*** RECORDS SUPPLIED ***

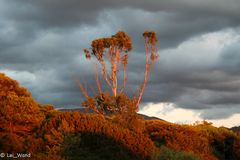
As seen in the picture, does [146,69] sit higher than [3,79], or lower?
higher

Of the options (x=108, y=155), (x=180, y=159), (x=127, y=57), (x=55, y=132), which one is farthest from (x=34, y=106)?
(x=127, y=57)

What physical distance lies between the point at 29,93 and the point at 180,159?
20.9 meters

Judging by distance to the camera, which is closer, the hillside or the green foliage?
the green foliage

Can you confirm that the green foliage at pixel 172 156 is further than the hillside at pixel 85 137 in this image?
No

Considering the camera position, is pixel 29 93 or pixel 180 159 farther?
pixel 29 93

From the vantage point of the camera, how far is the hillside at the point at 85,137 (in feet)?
69.3

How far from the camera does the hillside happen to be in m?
21.1

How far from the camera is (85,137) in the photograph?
22.8 metres

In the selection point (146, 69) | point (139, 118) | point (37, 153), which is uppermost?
point (146, 69)

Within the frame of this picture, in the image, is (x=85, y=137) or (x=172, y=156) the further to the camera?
(x=85, y=137)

***

WHAT TO PRODUCE: Rewrite all of the items above, changing "hillside" to "slope" wherever it occurs and keeping everything else the same. Leave the pictures out.

ANSWER:
As seen in the picture, does [146,69] sit higher than [3,79], or lower?
higher

Of the options (x=108, y=155), (x=180, y=159), (x=127, y=57), (x=55, y=132), which one is farthest from (x=34, y=106)?
(x=127, y=57)

What physical distance lies between the point at 29,93 and the point at 180,159?
20.9 meters

Judging by distance to the camera, which is closer, the slope or the green foliage?
the green foliage

Can you confirm that the green foliage at pixel 172 156 is further than the slope at pixel 85 137 in this image?
No

Considering the camera position, is pixel 29 93 or pixel 180 159 farther?
pixel 29 93

From the vantage point of the camera, how far is the slope at the point at 85,137 (in feet)?
69.3

How far from the camera does the slope happen to be in m?
21.1

How far from the camera is (85,137) in the photograph?
22.8 metres

In the selection point (146, 69) | point (139, 118) | point (37, 153), which is uppermost?
point (146, 69)

Within the frame of this picture, in the image, is (x=85, y=137) or (x=172, y=156) the further to the camera?
(x=85, y=137)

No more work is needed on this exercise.